If you go back to the Greek you’ll see why we have this problem. It’s ambiguous. A literal translation would be, ‘If anyone is in Christ – new creation!’ For us English speakers there are missing words. To translate it into English, we have to add words. Whether we opt for ‘the person is a new creation’ (favoured by those Christians who emphasise personal conversion) or ‘there is a new creation’ (favoured by those who care about the environment and social justice) depends largely on our existing theological preferences.

But what if the words ‘If anyone is in Christ – new creation!’ are deliberately ambiguous and cover both of these possibilities? I think both are true biblically.

When we are united with Christ, God makes us new by his Spirit, and starts a work of holiness and healing in us that will not be complete until glory. He calls us to co-operate with his Holy Spirit in this work.

But our union with Christ also shows God’s project to make the whole creation new, just as he makes us new. He is not content to leave the world as it is and calls us to join with his Spirit in the renewal of all things.

So he will send us into the world both to call people to conversion and to make a social difference.

Therefore, if any of us prefers personal piety to social justice, we have sold the Gospel short. And if any of us is willing to campaign for social justice but not seek personal conversion and holiness, then we too have diluted the Gospel.

To sum up, the three Gospel first principles we’ve looked at today all lead to transformed lives and transformed society. When we live by faith, not by sight, we live as if we were doing so in the presence of God, and that surely changes our actions and our priorities.

Christ’s love compels us through the Cross to live for him and for others, rather than for ourselves.

And the new creation is both personal with our conversion and our journey of holiness but also social as we anticipate God making all things new.

Each of us needs to ask: in what way is the Gospel changing me? And in what ways am I serving the kinds of change God longs to see in his world, as a result of the Gospel?

First Sunday In Lent: Worship In The Wilderness – A Spirit-Led Journey

Having begun the ‘Worship in the Wilderness’ series on Ash Wednesday, we move now to the First Sunday in Lent and a theme where we look at the good God can bring out of our wilderness experiences.

Deuteronomy 8:1-5, 15-18

Mark 1:9-13

When we speak of having a ‘wilderness experience’, we don’t tend to mean something good.

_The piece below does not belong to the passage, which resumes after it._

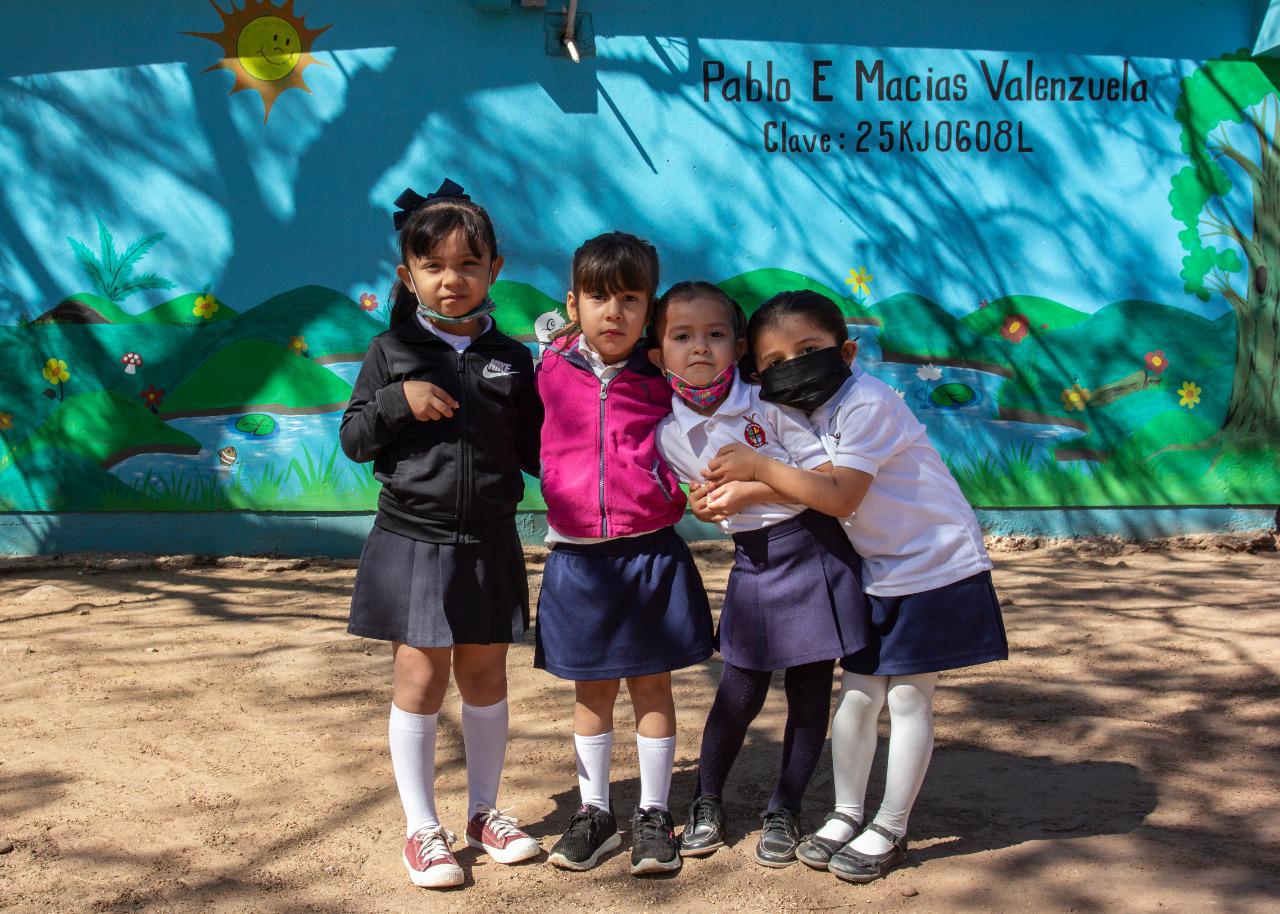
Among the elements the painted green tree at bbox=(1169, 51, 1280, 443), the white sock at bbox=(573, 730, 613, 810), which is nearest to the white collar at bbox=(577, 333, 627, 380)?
the white sock at bbox=(573, 730, 613, 810)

A wilderness experience is a time when life is hard and discouraging, when we feel far from good and unable to gain spiritual nourishment. Nothing grows. We hunger and thirst but are not satisfied.

It’s not good.

Would you consider it strange, then, to hear this week’s title: ‘A Spirit-Led Journey’?

‘At once the Spirit sent him out into the wilderness’ (Mark 1:12) says Mark of Jesus. It’s just after his baptism, and at that wonderful experience the Holy Spirit has descended on him. ‘like a dove’ (Mark 1:10). According to Mark, being sent into the wilderness is every bit as much an experience of the Holy Spirit as that of the dove and the voice from heaven.

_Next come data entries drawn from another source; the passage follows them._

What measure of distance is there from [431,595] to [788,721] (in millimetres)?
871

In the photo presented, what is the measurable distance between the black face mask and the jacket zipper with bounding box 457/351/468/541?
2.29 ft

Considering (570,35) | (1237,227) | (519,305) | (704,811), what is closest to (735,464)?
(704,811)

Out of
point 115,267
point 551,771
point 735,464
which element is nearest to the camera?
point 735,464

In fact, as I’m fond of pointing out when preaching on the temptations of Jesus, to say the Spirit ‘sent’ Jesus out into the wilderness or ‘led’ him there does not reflect the full force of the Greek. Perhaps it’s our British fondness for understatement, but a more literal translation would be, ‘At once the Spirit threw him out into the wilderness.’

The Greek word is ekballo. The ‘ballo’ part is where we get our word ‘ball’. So think of a sports competitor hurling a ball a long distance, and you have some idea of what Mark is saying here. Imagine a fielder in cricket running round to stop a ball going for four, and then hurling it back to the wicket-keeper.

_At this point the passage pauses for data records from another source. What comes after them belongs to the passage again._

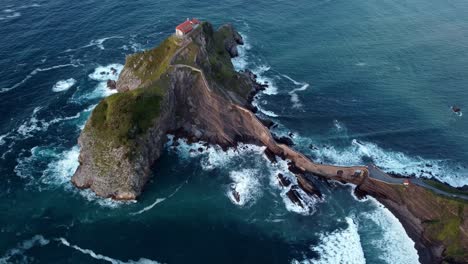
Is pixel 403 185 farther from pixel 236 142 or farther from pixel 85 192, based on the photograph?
pixel 85 192

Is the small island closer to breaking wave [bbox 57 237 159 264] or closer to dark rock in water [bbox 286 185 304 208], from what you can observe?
dark rock in water [bbox 286 185 304 208]

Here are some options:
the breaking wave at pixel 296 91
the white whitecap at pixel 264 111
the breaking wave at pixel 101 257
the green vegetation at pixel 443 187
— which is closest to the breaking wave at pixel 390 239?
the green vegetation at pixel 443 187

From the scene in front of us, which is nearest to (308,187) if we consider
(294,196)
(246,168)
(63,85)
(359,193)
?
(294,196)

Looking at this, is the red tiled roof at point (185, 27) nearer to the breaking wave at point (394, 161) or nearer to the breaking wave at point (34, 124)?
the breaking wave at point (34, 124)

So the Holy Spirit has very forcefully taken Jesus into the wilderness to face temptation. And as Jesus resists that temptation, he wins key battles that that refine and strengthen the calling he has had affirmed at his baptism.

And that may be the first reason why some of our wilderness experiences are Spirit-led journeys: they are training exercises.

You may have seen television documentaries that follow prospective recruits to elite military outfits like the SAS, where the candidates are put through a series of tough, uncompromising, and even distressing experiences. Those who overcome are further on the journey to selection.

And for us, when the Holy Spirit leads us into a bleak place for a training exercise, we are being refined for when we face future battles. If we win victories over difficulty in a wilderness experience, we may be more ready for the trials of life later so that we can overcome them by faith in Christ for his glory.

You will not become an elite soldier by watching Netflix episodes from the comfort of your sofa. Nor will you grow in spiritual strength as a Christian if all you have is an easy life. So sometimes the Holy Spirit removes our comforts and prepares us for what is to come.

That’s one way to see the disciplines of Lent, such as giving up certain things. Our lack of those creature comforts for a season can be a way that the Holy Spirit trains us in the way of Christ.

A second reason why a wilderness experience can be a Spirit-led one can be found in our reading from Deuteronomy 8. It’s about learning humble dependence on God.

Remember how the Lord your God led you all the way in the wilderness these forty years, to humble and test you in order to know what was in your heart, whether or not you would keep his commands. He humbled you, causing you to hunger and then feeding you with manna, which neither you nor your ancestors had known, to teach you that man does not live on bread alone but on every word that comes from the mouth of the Lord. Your clothes did not wear out and your feet did not swell during these forty years. Know then in your heart that as a man disciplines his son, so the Lord your God disciplines you.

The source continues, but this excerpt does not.